Hospital mask mandates will soon be lifted, says Health P.E.I.
CBC
Health P.E.I. says it plans to follow the lead of other Canadian provinces and drop the requirement for mandatory masking at health-care facilities.
Since the early days of the COVID-19 pandemic three years ago, staff and visitors entering Prince Edward Island hospitals and other health-care facilities have been required to wear masks at all times.
But that will soon change.
"We know that people have had lots of vaccine, there's been lots of natural infection, immunity is quite high, and we honestly need to move to a post-pandemic point," said Health P.E.I. CEO Dr. Michael Gardam.

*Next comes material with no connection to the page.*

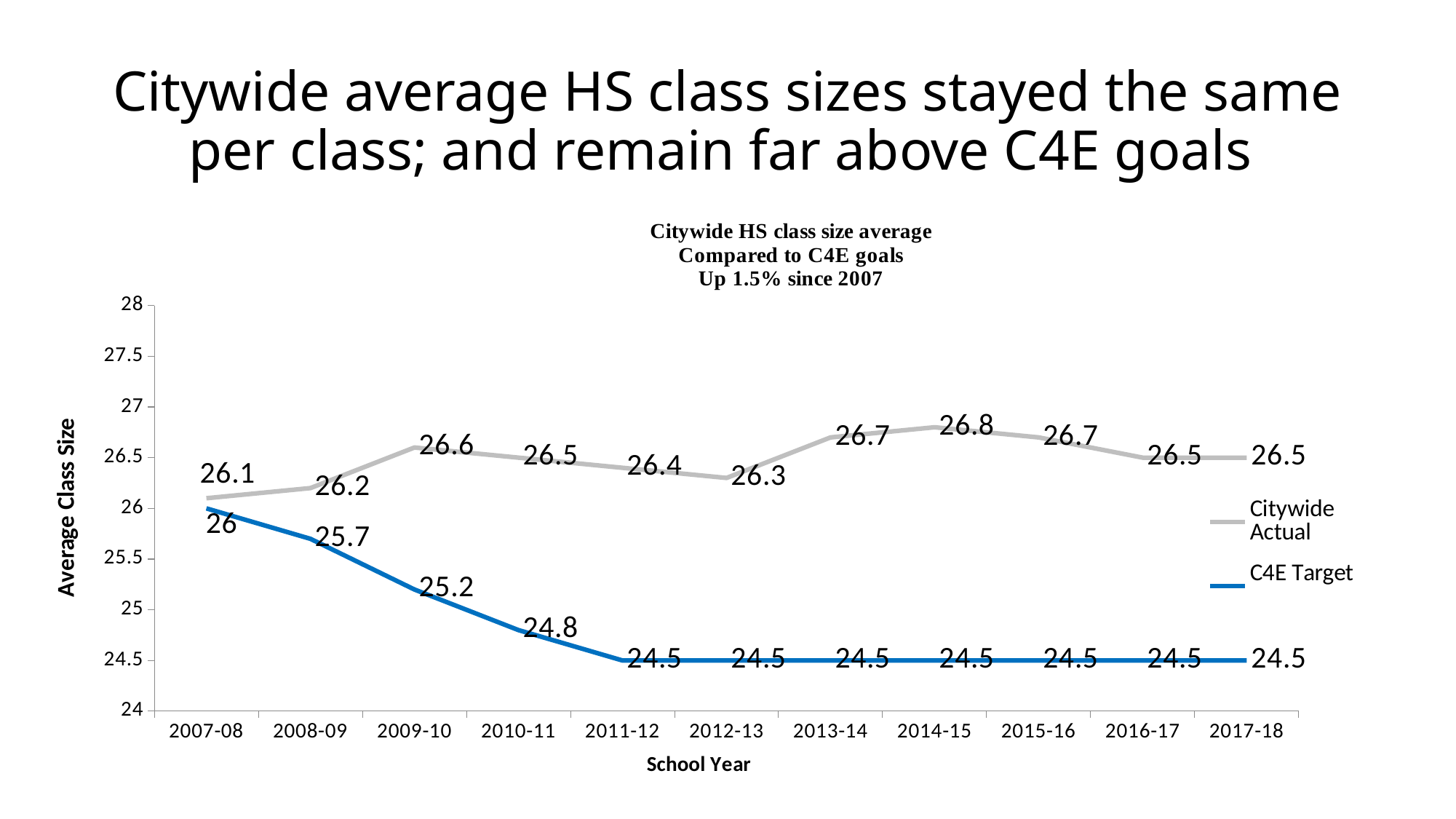
Which is larger in 2012-13, the Citywide Actual value or the C4E Target value? Citywide Actual Does the C4E Target line rise or fall from 2007-08 to 2011-12? Fall What is the difference between the Citywide Actual and C4E Target values in 2017-18? 2 What is the Citywide Actual value for 2007-08? 26.1 How many school years are shown on the x axis? 11 What kind of chart is shown on the slide? Line chart What is the label of the y axis? Average Class Size How many series does the legend list? 2 In which school year is the Citywide Actual average class size highest? 2014-15 In which school year is the Citywide Actual average class size lowest? 2007-08 What is the C4E Target value for 2008-09? 25.7 What is the Citywide Actual average class size for 2014-15? 26.8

Masks have helped protect people from COVID-19 and other respiratory illnesses, Gardam said, but they have their drawbacks, too.
"It's hard on your nose. It's hard on your ears. It's isolating. Patients can't hear you as well. It really does interfere with some of the work that we do. And frankly, our health-care workers, the vast majority of them, are sick and tired of wearing masks."
Some time in the next couple of weeks, masking rules will loosen significantly, said Dr. Heather Morrison, P.E.I.'s chief public health officer.
"In certain places, masks may be required, or people may choose to wear masks. But it will be really on a risk assessment. That will be really facility by facility, or even section," she said.
"For example, oncology may be a certain part that is treated differently from a mask perspective than somewhere else," she said. That's because people being treated for cancer often have compromised immune systems.
Most other provinces have already made the masking changes, and Morrison said that with COVID-19 cases at a sustained low level and high vaccination rates among the most vulnerable Islanders, it makes sense for P.E.I. to do the same.
Gardam said that for years, health-care staff have been instructed to mask up when dealing with a patient who has the flu, and he expects that to continue. A mask mandate could return in other circumstances as well — for example, in the case of an outbreak of influenza, RSV or COVID-19.
Michelle Donaldson, the communications director with P.E.I.'s Lung Association, said she trusts the experts, though the move will cause concern among some Islanders.
"Those folks who are among the most vulnerable probably are going to feel a bit more anxious when they're visiting those health-care centres," she said.
Debbie Mullen-Campbell, president of the P.E.I. Seniors Federation, suspects most people will support the change to masking rules.